From b82fc5eb24cfb68321ff89c0c50e8fae48040dc7 Mon Sep 17 00:00:00 2001
From: Ryukouss <benghechoua.oussama@gmail.com>
Date: Fri, 16 Feb 2024 19:51:03 +0100
Subject: [PATCH] Fix the issue #559

Fixing the errors output
---
 tests/attack/test_mod_wapp.py     | 208 +++++++++++++++++++++++++-----
 tests/cli/test_options.py         |  10 ++
 wapitiCore/attack/mod_wapp.py     |  36 ++++--
 wapitiCore/controller/wapiti.py   |  15 ++-
 wapitiCore/main/wapiti.py         |  43 ++++--
 wapitiCore/parsers/commandline.py |   1 -
 6 files changed, 258 insertions(+), 55 deletions(-)

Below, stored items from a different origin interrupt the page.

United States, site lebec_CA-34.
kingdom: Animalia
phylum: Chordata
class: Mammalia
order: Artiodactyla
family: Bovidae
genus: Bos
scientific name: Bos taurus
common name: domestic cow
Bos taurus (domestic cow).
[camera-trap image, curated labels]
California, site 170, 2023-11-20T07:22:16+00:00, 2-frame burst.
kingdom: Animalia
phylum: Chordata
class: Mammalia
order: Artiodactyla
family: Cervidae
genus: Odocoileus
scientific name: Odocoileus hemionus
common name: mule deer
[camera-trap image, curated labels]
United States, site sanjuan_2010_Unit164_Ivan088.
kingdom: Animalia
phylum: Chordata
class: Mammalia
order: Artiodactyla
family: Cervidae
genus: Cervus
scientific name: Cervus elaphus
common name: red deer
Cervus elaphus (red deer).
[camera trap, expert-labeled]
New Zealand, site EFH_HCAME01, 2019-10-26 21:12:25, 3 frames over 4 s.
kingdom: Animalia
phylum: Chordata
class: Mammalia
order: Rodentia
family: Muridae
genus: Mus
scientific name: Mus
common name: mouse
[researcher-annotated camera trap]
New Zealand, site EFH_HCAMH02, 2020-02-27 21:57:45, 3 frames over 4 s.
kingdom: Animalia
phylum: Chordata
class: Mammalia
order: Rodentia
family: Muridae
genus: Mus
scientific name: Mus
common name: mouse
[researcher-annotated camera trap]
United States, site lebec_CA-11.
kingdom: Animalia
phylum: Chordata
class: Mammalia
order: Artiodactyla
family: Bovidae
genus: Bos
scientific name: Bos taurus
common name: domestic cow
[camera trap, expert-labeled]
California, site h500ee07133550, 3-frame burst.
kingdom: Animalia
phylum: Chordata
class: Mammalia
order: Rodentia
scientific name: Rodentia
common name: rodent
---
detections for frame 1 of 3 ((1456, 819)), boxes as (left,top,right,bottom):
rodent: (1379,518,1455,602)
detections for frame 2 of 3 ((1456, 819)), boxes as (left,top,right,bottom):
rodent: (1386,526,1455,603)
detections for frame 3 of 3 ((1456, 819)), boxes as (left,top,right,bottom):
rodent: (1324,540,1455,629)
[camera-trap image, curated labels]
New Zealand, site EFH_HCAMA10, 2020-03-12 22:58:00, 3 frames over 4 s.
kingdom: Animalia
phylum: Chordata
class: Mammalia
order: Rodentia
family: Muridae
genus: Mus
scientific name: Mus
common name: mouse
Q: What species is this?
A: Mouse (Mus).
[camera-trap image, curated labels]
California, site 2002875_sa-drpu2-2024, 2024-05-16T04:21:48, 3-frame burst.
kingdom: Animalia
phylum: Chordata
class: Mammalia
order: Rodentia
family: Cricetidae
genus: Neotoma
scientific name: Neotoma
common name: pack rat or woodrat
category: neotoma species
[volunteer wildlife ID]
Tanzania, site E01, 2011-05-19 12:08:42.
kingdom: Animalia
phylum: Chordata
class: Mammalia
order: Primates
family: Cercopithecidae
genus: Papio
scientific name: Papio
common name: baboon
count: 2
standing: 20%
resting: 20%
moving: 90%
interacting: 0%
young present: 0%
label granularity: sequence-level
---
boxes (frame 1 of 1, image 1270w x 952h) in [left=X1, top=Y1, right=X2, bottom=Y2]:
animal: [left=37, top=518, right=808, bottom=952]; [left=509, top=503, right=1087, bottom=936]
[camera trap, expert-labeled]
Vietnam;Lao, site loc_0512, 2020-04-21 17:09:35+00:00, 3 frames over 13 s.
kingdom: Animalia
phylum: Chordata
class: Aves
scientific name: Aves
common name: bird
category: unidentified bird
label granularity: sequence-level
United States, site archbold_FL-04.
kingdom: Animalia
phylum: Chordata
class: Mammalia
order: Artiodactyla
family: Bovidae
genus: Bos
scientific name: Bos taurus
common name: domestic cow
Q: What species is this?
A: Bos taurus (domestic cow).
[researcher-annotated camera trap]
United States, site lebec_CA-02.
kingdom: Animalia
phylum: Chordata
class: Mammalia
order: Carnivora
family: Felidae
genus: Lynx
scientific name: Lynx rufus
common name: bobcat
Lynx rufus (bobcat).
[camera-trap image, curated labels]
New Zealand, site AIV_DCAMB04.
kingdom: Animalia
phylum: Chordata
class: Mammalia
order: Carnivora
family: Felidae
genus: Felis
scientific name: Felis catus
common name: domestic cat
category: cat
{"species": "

diff --git a/tests/attack/test_mod_wapp.py b/tests/attack/test_mod_wapp.py
index 65d9d2619..c67d20653 100644
--- a/tests/attack/test_mod_wapp.py
+++ b/tests/attack/test_mod_wapp.py
@@ -1,8 +1,9 @@
 import os
 from asyncio import Event
-from unittest.mock import AsyncMock, patch, MagicMock
+from unittest.mock import AsyncMock, patch
 
 import httpx
+from httpx import RequestError
 import pytest
 import respx
 
@@ -592,53 +593,198 @@ async def test_merge_with_and_without_redirection():
 
 @pytest.mark.asyncio
 @respx.mock
-async def test_exception_json():
-    json_string = {
-    "1C-Bitrix": {
-        "cats": [1, 6],
-        "cookies": {
-            "BITRIX_SM_GUEST_ID": ""
-        },
-        "description": "1C-Bitrix is a system of web project management...",
-        "headers": {
-            "Set-Cookie": "BITRIX_",
-            "X-Powered-CMS": "Bitrix Site Manager"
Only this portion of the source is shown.